On February 27th, we attended the Cleveland Hillel George B. and Else Golden Memorial Lecture featuring, William C. Daroff, Vice President for Public Policy and Director of the Washington Office of The Jewish Federations of North America. Mr. Daroff, three time alum of CWRU, is Chief Lobbyist for JFNA, and was speaking on “Current Issues Facing the Jewish Community.” Mr. Daroff started off explaining that despite claims of exclusivity and protectionism within Judaism, that from the earliest interactions with God, Jews have understood that the "mandate to make the world a better place is in our DNA."
Therefore it is imperative that the Jewish community (and by extension its federations) not only assist the Jewish society - but also assist our neighbors.
An example is emergency response, in which the Federation mobilizes to help Jews and non-Jews during hurricanes, earthquakes. During Katrina, the New Orleans’ Jewish community federation ability to respond was destroyed, so the JFNA stepped in. Willam Daroff himself traveled through New Orleans’ Ninth Ward immediately following the hurricane, and the Federation determined not only to assist the local efforts, but address the regional need as well. So they also toured Biloxi, Mississippi, where they found that a crucial mission would be to address mental health assistance - and UJA Federation of New York partnered with the Mental Health Association of Mississippi to open the Center for Community Resilience in Biloxi.
A global concern is combating the assault on the legitimacy of the state of Israel.
Daroff reported that Secretary of State Kerry is in almost daily conversations with Israeli Prime Minister Netanyahu at this moment, preparing Israel and the diplomatic world is predicting an agreement (with reservations on all sides) in the spring. He notes that most agreements thus far have been met with violence, which made the agreements untenable, but the steps are being made, with purposeful intention by the US to bring both parties to agreement.
Daroff said that total dismantling of Iran's nuclear program is the current critical existential issue for Judaism. He elaborated that if the international community is being so careful about North Korea with its possibility of having nuclear capability, and it has no country it wishes to wipe off the map, a similar situation in the Middle East, with likely proliferation by other Middle Eastern key players would be catastrophic.
Q. What's the weakest part of the national Jewish community?
A. Organizational Judaism. Many funds are going to outdated organizations, which moves us off mission. Perhaps a big problem is who's at the table (ie, old guys). He noted at one recent event of a room filled with men, only three were active on twitter.
Q. A question asked of Arafat back in the day: Is this optimism realistic?
A. If Abu Mazen truly has the authority to decide on the behalf of the Palestinian people, and Mr. Netanyahu is satisfied that Israel is assured the right security precautions, then that's good. One sign of the future is that Arab Israelis want to be part of Israel - they are hard working people, and they help enable a shared future.
Q. How much is the Syrian civil war and the Egyptian uprising affecting the peace process?

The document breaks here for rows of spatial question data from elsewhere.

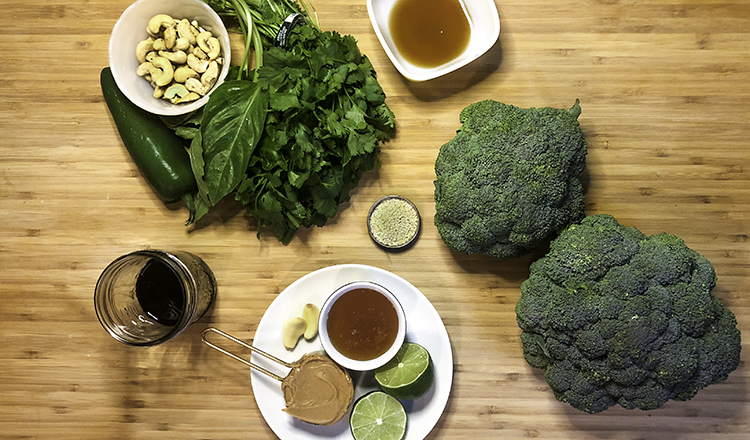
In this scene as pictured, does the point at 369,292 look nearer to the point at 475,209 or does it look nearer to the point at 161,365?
the point at 475,209

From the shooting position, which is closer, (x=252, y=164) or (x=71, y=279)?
(x=252, y=164)

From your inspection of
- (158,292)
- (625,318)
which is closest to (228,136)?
(158,292)

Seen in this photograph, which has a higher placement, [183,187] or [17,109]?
[17,109]

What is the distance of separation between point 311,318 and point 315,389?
8.7 inches

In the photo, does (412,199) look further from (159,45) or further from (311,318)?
(159,45)

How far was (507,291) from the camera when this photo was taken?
1.69 meters

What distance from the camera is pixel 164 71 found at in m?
1.58

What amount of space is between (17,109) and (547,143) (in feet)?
5.94

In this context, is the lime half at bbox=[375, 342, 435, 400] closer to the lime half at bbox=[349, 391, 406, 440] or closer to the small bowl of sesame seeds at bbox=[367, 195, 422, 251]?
the lime half at bbox=[349, 391, 406, 440]

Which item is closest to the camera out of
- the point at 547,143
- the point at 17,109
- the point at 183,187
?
the point at 547,143

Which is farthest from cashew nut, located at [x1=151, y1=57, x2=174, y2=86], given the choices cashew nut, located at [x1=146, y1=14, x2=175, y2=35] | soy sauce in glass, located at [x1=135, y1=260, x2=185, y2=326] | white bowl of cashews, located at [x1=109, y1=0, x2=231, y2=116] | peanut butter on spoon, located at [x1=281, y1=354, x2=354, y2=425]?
peanut butter on spoon, located at [x1=281, y1=354, x2=354, y2=425]

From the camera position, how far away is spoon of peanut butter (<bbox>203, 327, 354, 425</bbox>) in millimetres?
1531

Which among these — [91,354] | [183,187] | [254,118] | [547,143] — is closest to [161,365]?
[91,354]

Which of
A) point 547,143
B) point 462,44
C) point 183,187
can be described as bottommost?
point 183,187
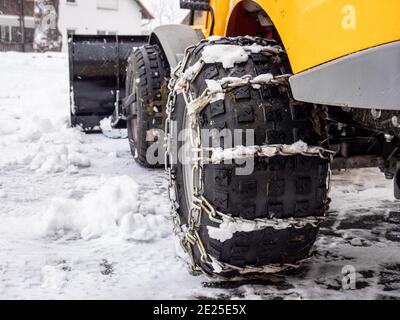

A. We've seen over the years that there's never a good time. We're engaged, and have potential to do good. The bad news is that the rebels are more al Qaeda-ized, but the good news is that Israel has mostly been left out of the regional instability. No one thought Assad would last this long. Unclear whether Syria will ever be one country again. The involvement of Hezbollah and Iran is troubling. Tens of thousands of Syrians have entered Jordan. Zaatari, the refugee camp a few miles east of Mafraq, is essentially the fourth largest city in Jordan. He noted that the current developments in Egypt are promising, with cooperation between Israel and the new Egyptian government moving forward.
He also noted that when the US was in secret negotiations with Iran, it was the Saudis who told Israel -- and this confluence of interest between the Sauds and Israel should prove a good development.
Q. Education is increasingly a luxury Jewish families cannot afford.
A. That is a problem that Sheldon Adelson could (and may yet help) solve. But the solution is really up to the entire Jewish community. Jewish Federations are currently the largest funders of Jewish education, but still cannot solve the problem. It's a billion dollar issue. Some solutions include Hebrew and Yiddish charter schools, voucher pgms, and promising state level programs in New York and Pennsylvania.
After the lecture we met friends the Hexters and Lee C. Shapiro, Director at Access Jewish Cleveland.